Hi I am trining PandaGPT, I have 8 V100 GPUs. When I run ./scripts/train.sh, I got the following error:
Traceback (most recent call last):
File "user/test_panda/PandaGPT/code/train_sft.py", line 97, in
main(**args)
File "user/test_panda/PandaGPT/code/train_sft.py", line 55, in main
config_env(args)
File "user/test_panda/PandaGPT/code/train_sft.py", line 45, in config_env
initialize_distributed(args)
File "user/test_panda/PandaGPT/code/train_sft.py", line 29, in initialize_distributed
deepspeed.init_distributed(dist_backend='nccl')
File "/home/tiger/.local/lib/python3.9/site-packages/deepspeed/comm/comm.py", line 624, in init_distributed
cdb = TorchBackend(dist_backend, timeout, init_method, rank, world_size)
File "/home/tiger/.local/lib/python3.9/site-packages/deepspeed/comm/torch.py", line 60, in init
self.init_process_group(backend, timeout, init_method, rank, world_size)
File "/home/tiger/.local/lib/python3.9/site-packages/deepspeed/comm/torch.py", line 86, in init_process_group
torch.distributed.init_process_group(backend,
File "/home/tiger/.local/lib/python3.9/site-packages/torch/distributed/distributed_c10d.py", line 754, in init_process_group
store, rank, world_size = next(rendezvous_iterator)

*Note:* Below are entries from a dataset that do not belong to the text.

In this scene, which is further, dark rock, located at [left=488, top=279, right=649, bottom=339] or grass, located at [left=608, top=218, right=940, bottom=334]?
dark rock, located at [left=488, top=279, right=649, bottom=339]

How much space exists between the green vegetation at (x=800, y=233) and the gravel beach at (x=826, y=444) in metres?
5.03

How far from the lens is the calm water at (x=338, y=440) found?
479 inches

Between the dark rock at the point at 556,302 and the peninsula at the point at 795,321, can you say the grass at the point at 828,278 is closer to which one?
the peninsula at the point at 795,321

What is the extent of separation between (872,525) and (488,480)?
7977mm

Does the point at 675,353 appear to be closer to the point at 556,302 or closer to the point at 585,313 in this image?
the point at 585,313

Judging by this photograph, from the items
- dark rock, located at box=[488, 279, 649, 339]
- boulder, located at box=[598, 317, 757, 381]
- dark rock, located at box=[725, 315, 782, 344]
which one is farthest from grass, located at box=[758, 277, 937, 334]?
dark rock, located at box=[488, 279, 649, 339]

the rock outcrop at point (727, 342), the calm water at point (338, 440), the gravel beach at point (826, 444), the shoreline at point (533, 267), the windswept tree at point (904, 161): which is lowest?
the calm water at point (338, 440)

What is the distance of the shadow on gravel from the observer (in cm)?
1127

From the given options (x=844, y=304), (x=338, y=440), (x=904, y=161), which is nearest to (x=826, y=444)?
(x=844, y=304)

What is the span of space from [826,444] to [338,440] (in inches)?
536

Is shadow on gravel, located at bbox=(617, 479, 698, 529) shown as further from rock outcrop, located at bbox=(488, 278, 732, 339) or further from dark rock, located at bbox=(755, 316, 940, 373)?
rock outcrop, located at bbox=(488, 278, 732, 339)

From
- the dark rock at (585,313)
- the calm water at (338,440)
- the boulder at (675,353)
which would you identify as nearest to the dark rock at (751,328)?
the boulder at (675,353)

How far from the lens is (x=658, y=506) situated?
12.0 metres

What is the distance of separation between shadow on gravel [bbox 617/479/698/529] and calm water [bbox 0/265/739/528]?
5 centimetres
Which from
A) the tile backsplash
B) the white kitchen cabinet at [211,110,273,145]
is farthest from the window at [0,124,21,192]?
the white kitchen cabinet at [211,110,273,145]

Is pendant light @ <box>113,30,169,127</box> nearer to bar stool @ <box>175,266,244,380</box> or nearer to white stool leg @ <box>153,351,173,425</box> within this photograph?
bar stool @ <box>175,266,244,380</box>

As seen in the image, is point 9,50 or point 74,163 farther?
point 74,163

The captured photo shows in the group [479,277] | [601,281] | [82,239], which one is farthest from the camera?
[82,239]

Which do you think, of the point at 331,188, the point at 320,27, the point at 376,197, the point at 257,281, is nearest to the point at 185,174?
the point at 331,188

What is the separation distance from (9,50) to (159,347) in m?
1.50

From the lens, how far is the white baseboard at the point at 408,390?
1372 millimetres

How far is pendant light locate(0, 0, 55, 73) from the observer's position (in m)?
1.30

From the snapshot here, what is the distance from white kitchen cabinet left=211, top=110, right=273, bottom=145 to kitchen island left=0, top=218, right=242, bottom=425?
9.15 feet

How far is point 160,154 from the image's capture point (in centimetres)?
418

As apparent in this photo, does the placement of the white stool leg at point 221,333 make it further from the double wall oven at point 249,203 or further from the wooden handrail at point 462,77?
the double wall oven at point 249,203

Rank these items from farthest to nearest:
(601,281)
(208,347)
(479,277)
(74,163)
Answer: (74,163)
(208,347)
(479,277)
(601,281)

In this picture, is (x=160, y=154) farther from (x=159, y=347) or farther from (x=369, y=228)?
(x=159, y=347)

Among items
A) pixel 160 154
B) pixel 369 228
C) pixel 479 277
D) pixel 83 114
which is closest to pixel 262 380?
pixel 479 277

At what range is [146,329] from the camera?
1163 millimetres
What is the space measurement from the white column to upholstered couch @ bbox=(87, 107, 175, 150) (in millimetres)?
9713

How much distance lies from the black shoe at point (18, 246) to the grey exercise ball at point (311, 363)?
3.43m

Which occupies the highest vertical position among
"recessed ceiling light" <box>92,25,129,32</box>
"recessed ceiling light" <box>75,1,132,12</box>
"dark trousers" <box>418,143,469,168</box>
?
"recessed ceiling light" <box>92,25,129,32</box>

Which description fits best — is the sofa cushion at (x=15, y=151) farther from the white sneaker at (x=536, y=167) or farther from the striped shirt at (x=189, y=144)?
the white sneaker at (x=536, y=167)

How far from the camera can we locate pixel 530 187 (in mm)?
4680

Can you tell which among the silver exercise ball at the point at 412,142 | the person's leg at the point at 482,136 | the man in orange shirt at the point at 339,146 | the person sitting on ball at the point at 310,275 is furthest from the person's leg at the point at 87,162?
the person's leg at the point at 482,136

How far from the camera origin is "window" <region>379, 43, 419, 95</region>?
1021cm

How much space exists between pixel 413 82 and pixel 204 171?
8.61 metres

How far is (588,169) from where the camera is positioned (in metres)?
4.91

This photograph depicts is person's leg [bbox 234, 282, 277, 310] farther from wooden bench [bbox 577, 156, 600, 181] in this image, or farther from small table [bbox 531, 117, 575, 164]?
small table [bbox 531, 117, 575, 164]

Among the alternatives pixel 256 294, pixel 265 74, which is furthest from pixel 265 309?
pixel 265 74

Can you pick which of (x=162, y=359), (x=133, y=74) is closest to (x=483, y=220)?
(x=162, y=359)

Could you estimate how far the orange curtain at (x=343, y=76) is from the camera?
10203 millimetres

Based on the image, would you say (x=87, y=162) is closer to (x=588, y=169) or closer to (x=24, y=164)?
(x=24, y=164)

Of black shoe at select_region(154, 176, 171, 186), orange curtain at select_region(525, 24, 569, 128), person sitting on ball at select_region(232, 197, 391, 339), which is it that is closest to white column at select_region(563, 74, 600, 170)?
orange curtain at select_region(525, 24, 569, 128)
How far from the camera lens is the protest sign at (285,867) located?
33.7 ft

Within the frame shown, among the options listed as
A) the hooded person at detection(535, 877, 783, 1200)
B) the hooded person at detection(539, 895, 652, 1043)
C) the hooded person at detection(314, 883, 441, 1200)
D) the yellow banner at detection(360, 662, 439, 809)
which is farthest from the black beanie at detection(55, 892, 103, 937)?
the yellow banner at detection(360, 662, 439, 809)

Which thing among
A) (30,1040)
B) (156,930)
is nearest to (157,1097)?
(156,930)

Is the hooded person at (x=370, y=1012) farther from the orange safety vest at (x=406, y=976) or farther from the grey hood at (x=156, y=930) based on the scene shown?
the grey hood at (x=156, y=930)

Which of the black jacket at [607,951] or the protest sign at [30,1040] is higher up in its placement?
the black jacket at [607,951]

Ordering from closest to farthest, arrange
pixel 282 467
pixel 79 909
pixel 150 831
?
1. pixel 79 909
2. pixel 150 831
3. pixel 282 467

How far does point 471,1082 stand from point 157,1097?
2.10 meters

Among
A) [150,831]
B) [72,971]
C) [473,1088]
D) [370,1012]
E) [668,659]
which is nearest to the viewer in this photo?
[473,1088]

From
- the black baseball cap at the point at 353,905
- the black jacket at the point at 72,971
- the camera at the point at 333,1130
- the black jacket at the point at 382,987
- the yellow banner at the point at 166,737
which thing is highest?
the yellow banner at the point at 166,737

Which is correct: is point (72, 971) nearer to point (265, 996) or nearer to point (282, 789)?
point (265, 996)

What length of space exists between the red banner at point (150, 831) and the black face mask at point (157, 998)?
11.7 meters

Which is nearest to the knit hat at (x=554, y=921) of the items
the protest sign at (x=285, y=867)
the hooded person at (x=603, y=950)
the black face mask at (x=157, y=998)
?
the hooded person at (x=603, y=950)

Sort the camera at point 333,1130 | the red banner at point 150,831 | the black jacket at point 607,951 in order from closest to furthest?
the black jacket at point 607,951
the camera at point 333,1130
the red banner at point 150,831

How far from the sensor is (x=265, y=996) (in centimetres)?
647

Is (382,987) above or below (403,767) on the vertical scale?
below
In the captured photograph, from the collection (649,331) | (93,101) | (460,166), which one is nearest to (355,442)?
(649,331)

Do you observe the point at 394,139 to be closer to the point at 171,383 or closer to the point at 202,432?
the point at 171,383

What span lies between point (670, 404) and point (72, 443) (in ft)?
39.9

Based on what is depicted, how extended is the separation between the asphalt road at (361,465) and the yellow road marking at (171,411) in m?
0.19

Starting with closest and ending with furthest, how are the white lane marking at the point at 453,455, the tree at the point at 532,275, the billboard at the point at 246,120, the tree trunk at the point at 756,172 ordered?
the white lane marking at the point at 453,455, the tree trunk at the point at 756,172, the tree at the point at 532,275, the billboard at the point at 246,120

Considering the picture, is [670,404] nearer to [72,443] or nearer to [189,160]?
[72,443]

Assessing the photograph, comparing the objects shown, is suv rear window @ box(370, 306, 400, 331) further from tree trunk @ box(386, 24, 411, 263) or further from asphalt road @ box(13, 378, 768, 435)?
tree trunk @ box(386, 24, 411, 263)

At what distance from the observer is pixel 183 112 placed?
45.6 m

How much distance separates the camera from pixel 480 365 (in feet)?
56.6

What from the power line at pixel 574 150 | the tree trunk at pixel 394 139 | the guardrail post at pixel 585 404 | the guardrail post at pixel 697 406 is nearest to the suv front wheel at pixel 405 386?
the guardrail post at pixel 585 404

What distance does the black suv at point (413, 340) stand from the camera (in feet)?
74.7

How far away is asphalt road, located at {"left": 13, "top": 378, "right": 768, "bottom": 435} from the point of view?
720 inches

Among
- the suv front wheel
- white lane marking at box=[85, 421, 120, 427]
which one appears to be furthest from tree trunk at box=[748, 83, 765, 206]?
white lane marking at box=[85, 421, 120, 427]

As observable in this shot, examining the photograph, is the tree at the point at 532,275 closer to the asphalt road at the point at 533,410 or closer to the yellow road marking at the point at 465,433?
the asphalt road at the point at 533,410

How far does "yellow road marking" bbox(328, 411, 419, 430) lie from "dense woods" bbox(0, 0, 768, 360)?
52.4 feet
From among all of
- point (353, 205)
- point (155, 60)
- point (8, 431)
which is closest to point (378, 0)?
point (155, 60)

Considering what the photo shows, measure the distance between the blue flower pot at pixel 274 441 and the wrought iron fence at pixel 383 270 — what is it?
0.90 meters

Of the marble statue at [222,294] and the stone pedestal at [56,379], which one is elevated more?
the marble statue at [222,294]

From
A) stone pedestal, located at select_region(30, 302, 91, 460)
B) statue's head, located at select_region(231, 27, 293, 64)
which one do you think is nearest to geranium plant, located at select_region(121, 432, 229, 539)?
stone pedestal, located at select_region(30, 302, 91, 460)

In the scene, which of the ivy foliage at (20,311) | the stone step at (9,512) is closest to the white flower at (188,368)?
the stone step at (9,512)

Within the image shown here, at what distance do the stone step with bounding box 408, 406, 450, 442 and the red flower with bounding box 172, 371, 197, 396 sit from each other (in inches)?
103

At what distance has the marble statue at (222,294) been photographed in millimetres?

File "/home/tiger/.local/lib/python3.9/site-packages/torch/distributed/rendezvous.py", line 246, in _env_rendezvous_handler
store = _create_c10d_store(master_addr, master_port, rank, world_size, timeout)
File "/home/tiger/.local/lib/python3.9/site-packages/torch/distributed/rendezvous.py", line 177, in _create_c10d_store
return TCPStore(
RuntimeError: The server socket has failed to listen on any local network address. The server socket has failed to bind to [::]:28457 (errno: 98 - Address already in use). The server socket has failed to bind to 0.0.0.0:28457 (errno: 98 - Address already in use).
[2023-08-10 15:50:31,171] [INFO] [launch.py:428:sigkill_handler] Killing subprocess 15743
[2023-08-10 15:50:31,172] [INFO] [launch.py:428:sigkill_handler] Killing subprocess 15744
[2023-08-10 15:50:31,180] [INFO] [launch.py:428:sigkill_handler] Killing subprocess 15745
[2023-08-10 15:50:31,187] [INFO] [launch.py:428:sigkill_handler] Killing subprocess 15746
[2023-08-10 15:50:31,239] [INFO] [launch.py:428:sigkill_handler] Killing subprocess 15747
[2023-08-10 15:50:31,291] [INFO] [launch.py:428:sigkill_handler] Killing subprocess 15748
[2023-08-10 15:50:31,344] [INFO] [launch.py:428:sigkill_handler] Killing subprocess 15749
[2023-08-10 15:50:31,396] [INFO] [launch.py:428:sigkill_handler] Killing subprocess 15750
Do you have any idea how to solve this? Thank you so much!